Esa condición le pertenece al agua y un reciente informe asegura que su escasez conducirá a que algunos países no puedan satisfacer las necesidades básicas de la población.


De acuerdo con el informe del analista Russell Sticklor, del Instituto de Estudios Estratégicos Stimson Centre, publicado en el portal GulfNews, la próxima guerra global de Oriente Medio estallará por el agua.


Una de estas guerras, opina Sticklor, ya ha comenzado parcialmente en Siria y además se está desarrollando allí con una crueldad sin precedentes.


Sticklor recordó que a principios del siglo XXI investigadores israelíes advirtieron que la explosión demográfica en Siria y la sequía sin precedentes que sufría la región conducían al desastre en el país árabe, una tragedia que hoy en día está teniendo lugar ante los ojos de todo el planeta.


Oriente Medio y África del Norte se consideran las zonas más pobres del mundo en lo que se refiere a recursos de agua potable. El clima desértico y la falta de lluvias hace que la población local sea completamente dependiente de las aguas subterráneas y de los ríos: el Nilo, el Jordán, el Éufrates y el Tigris.


Históricamente, la región no estaba tan densamente poblada y las fuentes de agua de las que disponía eran suficientes, aunque no sin dificultad, para satisfacer las necesidades de la gente. Sin embargo, desde 1950 la población de esta región aumentó en un total de 300 millones de personas, una cantidad equivalente a toda la población actual de Estados Unidos.


El analista destaca que los países todavía no han encontrado una solución al problema de cómo suministrar agua a un número tan elevado de ciudadanos. Siria, Egipto y Yemen casi han agotado totalmente las fuentes subterráneas de agua y otros recursos que tenían a su disposición.


Sticklor añade que el problema del agua en Oriente Medio se complica aún más por el hecho de que sus fuentes se ubican fuera de la región. En Egipto, por ejemplo, la principal fuente de agua es el Nilo, que fluye desde Etiopía, que, por su parte, planea construir una presa que servirá para alimentar el generación de una futura central eléctrica. Las aguas del Éufrates fluyen a Siria e Irak desde Turquía, por lo que estas naciones se ven bastante vulnerables ante la manipulación del agua por parte de sus vecinos.

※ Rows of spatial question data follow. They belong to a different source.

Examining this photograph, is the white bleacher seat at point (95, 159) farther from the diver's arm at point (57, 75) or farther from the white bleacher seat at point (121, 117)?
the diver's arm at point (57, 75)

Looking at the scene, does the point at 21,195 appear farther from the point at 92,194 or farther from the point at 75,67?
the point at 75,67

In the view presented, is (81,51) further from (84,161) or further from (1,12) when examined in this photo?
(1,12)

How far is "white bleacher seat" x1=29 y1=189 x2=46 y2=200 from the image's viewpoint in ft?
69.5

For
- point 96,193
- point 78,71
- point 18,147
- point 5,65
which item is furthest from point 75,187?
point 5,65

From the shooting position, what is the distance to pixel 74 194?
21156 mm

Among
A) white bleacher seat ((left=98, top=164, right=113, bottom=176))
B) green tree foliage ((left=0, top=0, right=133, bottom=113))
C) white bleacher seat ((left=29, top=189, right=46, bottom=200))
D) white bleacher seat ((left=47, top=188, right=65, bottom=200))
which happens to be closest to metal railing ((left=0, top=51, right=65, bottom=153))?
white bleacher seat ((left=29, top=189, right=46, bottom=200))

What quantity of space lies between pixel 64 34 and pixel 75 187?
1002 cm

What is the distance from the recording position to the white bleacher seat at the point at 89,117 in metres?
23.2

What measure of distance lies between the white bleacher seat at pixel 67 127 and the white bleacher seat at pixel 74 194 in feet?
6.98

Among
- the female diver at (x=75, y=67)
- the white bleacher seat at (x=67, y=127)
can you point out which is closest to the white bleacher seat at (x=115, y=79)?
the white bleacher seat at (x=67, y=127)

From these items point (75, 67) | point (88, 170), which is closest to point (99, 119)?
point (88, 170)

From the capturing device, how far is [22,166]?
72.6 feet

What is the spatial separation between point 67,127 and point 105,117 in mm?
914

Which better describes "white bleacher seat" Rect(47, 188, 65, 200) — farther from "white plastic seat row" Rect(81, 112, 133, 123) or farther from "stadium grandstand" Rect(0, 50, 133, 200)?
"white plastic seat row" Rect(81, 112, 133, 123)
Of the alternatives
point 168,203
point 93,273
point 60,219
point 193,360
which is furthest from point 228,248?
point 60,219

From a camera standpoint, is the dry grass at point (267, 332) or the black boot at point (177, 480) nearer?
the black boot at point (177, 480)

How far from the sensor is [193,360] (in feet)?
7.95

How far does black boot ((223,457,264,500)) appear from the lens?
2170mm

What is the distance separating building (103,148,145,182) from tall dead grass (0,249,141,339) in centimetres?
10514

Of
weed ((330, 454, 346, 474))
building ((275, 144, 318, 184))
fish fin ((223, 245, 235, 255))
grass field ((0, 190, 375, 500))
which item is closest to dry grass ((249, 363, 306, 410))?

Según subraya Sticklor, los países de la región deben tomar medidas inmediatas para la conservación y el reciclaje del agua, la modernización de los sistemas de abastecimiento del líquido elemento y su drenaje. La solución inevitable para los países de Oriente Medio será también la desalación del agua marina, a pesar del enorme costo de esa operación.


Sticklor cree que la crisis del agua también podría tener ciertas consecuencias positivas. "El agua es indiferente a los desacuerdos religiosos, nacionales y políticos que dividen tan rígidamente a Oriente Medio. Es probable que ya no se pueda evitar la crisis del agua en la región, pero todavía es posible mitigar su escala si los países vecinos inician un diálogo abierto sobre la búsqueda de estrategias comunes en esa área", indicó el analista.